Doveva giocare la schedina. Disse alla fidanzata: “Vai avanti, ti raggiungo fra poco”. Enza lo attese invano. Ma il suo corpo fu ritrovato due giorni dopo in un tunnel ferroviario. Accadde nel 1960 a Termini Imerese, un paesino in provincia di Palermo. Lui era Cosimo Cristina, 25 anni, brillante cronista de L’Ora di Palermo e collaboratore di numerose testate nazionali dalla Sicilia. Il suo delitto lo fecero passare per un suicidio e invece lui fu il primo giornalista italiano ucciso dalle mafie in questo Paese. La sua storia è stata portata in scena alla Biblioteca nazionale di Roma, grazie ad un intenso recital scritto, sceneggiato e diretto da Luciano Mirone, anche lui giornalista siciliano, con il “vizio” della memoria e dell’inchiesta. Il suo ricordo, attento e puntuale, riporta in vita una storia poco nota al grande pubblico e contenuta nel suo libro “Gli insabbiati” edito da Castelvecchi. Cosimo Cristina è solo degli otto giornalisti uccisi in Sicilia per mano di Cosa nostra.
Vite rubate: quelle di Mauro De Mauro (1970), Giovanni Spampinato (1972), Giuseppe Impastato (1978), Mario Francese (1979), Giuseppe Fava (1984), Mauro Rostagno (1988), Beppe Alfano (1993). A Napoli è stato ucciso dalla camorra nel 1984, il giovane Giancarlo Siani. A Torino dai terroristi Carlo Casalegno (1977) e a Milano Walter Tobagi (1980). Molti altri colleghi sono morti all’estero, 27 in tutto il mondo. L’ultimo è stato Vittorio Arrigoni, pacifista, attivista e cronista dalla striscia di Gaza, ucciso il 15 aprile scorso. A lui ieri è stata dedicata la serata scelta per celebrare la “Giornata mondiale della libertà dell’informazione” che si inserisce all’interno delle celebrazioni della “Giornata della memoria ei giornalisti italiani uccisi nel dopoguerra dalla mafie e dal terrorismo” (quest’anno si terrà Genova il 28 maggio prossimo, per iniziativa dell’Unci). Il recital in memoria di Cosimo Cristina racconta la sua storia ma anche quella degli altri otto giornalisti uccisi in Sicilia. «Per tutti – ricorda Mirone – vale soprattutto la strategia delle delegittimazione. Questi giornalisti sono morti due volte. Cosa nostra li ha uccisi fisicamente e poi è stata costretta a infangarne la memoria».

***

> **Compiti da svolgere**:
- A) Secondo il testo su Cosimo Cristina, per quale quotidiano palermitano lavorava come cronista?
- B) Fornisca il seguito del testo su Cosimo Cristina, cominciando subito dopo la citazione finale di Mirone.
I dati riportati di seguito non hanno alcun rapporto con il testo su Cosimo Cristina.

***

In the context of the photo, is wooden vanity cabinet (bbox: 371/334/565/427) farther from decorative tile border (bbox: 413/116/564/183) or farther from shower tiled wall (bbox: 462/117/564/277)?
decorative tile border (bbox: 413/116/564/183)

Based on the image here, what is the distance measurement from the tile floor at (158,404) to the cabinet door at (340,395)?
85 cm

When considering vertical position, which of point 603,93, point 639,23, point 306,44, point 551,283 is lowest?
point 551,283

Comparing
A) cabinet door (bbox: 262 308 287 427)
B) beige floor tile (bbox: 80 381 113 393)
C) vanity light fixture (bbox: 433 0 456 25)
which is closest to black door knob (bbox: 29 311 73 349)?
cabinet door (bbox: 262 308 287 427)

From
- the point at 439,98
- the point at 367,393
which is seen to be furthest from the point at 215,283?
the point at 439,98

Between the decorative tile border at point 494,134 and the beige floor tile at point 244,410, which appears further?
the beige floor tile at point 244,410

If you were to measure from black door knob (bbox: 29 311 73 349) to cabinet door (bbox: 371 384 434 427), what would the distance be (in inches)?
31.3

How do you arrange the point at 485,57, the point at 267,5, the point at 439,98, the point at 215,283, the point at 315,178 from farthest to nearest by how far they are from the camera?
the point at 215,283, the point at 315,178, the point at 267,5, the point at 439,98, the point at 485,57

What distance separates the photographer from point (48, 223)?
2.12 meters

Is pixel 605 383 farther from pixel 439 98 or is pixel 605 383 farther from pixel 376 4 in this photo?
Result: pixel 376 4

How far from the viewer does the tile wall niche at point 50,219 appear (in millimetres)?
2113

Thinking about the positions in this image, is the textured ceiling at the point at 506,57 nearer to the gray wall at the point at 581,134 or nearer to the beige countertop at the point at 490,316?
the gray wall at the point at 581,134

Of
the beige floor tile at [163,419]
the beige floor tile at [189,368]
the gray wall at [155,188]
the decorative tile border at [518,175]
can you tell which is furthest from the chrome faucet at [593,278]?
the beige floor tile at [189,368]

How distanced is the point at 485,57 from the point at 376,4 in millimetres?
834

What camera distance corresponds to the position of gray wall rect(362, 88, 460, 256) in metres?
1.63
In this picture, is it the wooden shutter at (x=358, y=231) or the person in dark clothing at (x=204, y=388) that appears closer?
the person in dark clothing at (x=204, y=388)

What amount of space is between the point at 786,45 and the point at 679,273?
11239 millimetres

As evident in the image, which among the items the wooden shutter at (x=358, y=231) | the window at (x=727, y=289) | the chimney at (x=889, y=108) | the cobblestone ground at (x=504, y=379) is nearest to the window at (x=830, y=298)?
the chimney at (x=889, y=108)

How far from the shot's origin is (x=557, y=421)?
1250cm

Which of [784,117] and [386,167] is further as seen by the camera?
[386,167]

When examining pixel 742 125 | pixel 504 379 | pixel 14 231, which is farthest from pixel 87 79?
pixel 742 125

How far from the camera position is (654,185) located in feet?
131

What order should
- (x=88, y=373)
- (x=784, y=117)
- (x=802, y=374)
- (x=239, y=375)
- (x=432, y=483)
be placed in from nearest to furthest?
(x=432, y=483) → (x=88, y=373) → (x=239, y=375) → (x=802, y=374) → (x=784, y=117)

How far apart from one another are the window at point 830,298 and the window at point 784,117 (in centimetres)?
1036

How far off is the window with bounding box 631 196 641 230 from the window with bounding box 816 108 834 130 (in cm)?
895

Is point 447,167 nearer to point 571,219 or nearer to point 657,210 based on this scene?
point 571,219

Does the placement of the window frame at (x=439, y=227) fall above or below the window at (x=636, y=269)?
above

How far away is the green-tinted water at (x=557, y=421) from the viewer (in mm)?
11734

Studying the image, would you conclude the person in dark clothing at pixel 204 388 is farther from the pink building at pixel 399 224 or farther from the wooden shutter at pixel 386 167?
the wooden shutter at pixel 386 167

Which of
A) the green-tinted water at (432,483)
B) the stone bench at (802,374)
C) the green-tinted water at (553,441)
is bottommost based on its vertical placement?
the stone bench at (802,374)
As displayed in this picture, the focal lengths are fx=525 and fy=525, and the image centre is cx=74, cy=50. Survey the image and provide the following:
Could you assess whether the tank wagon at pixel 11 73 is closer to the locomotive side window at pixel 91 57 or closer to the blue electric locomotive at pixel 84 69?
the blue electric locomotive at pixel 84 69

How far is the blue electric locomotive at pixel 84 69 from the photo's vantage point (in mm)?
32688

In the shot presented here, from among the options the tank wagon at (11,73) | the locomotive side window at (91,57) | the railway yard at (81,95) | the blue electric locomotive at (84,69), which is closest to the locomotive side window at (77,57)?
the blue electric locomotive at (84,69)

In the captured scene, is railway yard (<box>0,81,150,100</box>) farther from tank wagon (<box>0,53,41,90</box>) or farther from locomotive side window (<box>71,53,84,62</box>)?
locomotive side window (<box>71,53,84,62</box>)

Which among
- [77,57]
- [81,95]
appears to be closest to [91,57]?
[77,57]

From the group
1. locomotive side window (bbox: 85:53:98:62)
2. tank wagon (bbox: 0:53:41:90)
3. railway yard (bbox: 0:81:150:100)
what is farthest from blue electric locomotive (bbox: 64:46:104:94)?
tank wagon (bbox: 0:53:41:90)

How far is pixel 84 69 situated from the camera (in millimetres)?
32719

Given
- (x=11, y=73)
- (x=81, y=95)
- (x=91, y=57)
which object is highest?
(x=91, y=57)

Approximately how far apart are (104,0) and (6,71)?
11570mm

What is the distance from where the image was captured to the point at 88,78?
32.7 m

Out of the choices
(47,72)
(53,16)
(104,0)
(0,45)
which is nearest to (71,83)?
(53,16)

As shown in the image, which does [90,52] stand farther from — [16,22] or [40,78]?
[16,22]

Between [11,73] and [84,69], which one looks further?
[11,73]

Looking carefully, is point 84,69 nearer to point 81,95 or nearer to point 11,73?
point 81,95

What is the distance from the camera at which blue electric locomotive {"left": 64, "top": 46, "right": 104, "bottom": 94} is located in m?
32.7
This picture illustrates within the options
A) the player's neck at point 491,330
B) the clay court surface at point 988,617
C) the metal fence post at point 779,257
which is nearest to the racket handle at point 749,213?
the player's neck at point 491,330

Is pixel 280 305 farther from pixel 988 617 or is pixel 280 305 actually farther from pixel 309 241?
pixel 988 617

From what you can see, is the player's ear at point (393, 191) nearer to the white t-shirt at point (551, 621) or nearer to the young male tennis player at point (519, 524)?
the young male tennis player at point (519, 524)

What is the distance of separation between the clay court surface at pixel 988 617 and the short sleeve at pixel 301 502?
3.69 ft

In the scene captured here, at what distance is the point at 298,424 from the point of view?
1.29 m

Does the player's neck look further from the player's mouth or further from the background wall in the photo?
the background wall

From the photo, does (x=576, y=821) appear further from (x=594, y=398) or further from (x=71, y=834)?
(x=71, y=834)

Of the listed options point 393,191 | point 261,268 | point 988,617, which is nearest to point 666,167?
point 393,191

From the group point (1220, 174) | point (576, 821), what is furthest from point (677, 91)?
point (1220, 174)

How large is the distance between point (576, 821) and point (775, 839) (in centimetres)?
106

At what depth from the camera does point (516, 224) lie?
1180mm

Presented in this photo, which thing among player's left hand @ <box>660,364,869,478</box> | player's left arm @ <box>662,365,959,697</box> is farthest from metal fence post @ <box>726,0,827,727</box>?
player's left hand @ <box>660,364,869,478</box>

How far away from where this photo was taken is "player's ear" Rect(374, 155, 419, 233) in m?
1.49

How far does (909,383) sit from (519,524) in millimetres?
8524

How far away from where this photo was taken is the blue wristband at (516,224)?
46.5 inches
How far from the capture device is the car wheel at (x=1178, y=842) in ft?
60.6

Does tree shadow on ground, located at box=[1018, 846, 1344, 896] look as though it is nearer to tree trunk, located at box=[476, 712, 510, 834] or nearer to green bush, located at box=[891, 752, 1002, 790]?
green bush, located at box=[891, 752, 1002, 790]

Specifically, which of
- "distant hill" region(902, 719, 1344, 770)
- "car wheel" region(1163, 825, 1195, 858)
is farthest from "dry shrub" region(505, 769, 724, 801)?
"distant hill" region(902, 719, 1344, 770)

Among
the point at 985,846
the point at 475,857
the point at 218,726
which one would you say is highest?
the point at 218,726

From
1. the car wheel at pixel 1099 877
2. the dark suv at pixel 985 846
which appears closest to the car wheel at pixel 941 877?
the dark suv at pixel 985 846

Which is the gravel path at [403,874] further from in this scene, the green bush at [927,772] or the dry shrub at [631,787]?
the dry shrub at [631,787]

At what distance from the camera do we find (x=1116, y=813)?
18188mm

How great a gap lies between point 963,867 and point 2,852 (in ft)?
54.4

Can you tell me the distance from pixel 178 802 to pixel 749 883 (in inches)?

***

> **Risultati dell'esercizio**:
- A) L'Ora di Palermo.

- B)
Anche per Cristina è stato così. Soprattutto per lui. Troppo giovane, troppo in gamba, troppo scomodo. La delegittimazione seguì anche canali “ufficiali”. I due magistrati che si occuparono del corpo ritrovato esanime all’uscita di una galleria ferroviaria di Termini Imerese (Pa) il 5 maggio del 1960, scrissero che il giovane giornalista era sull’orlo del fallimento – infatti era stato appena licenziato su pressioni mafiose dalla ditta che gli dava uno stipendio – e in crisi per essere colpito da «troppe querele». E invece Cosimo non aveva intenzione di morire, voleva sposarsi con Enza, la sua ragazza che viveva a Roma e voleva far crescere il suo giornale “Prospettive siciliane” con il quale negli anni ’60 si era messo in testa di portare avanti una battaglia civile e morale in una cittadina crocevia di traffici, delitti e che di lì a poco avrebbe scoperto, grazie alle dichiarazioni di pentiti, che la mafia sedeva comodamente nel Consiglio comunale. Luciano Mirone, oggi direttore del periodico “L’Informazione”, scrittore e collaboratore di Repubblica a Palermo, entra in questa storia in punta di piedi e scopre che a distanza 40 anni che la giustizia non è riuscita a fare il suo corso.
Nonostante il “rapporto Mangano” dal nome del commissario che riaprì le indagini, l’autopsia fatta solo decenni dopo con la riesumazione delle ossa, confermò il suicidio. E il caso fu insabbiato. Nonostante le dichiarazioni rese da mafiosi di primo rango che raccontano come Cristina fosse stato eliminato perché scomodo. Strettamente legata a questa storia, Mirone nella sua inchiesta ritrova una storia d’amore. Quella con Enza, la fidanzata di Cosimo Cristina. Una donna bella, minuta, dai capelli scuri, oggi donna sessantenne che vive a Roma e custodisce ancora al dito, l’anello che Cosimo le aveva regalato. Un ricordo gelosamente conservato «perché almeno questo – scrive Mirone – possa vivere per sempre».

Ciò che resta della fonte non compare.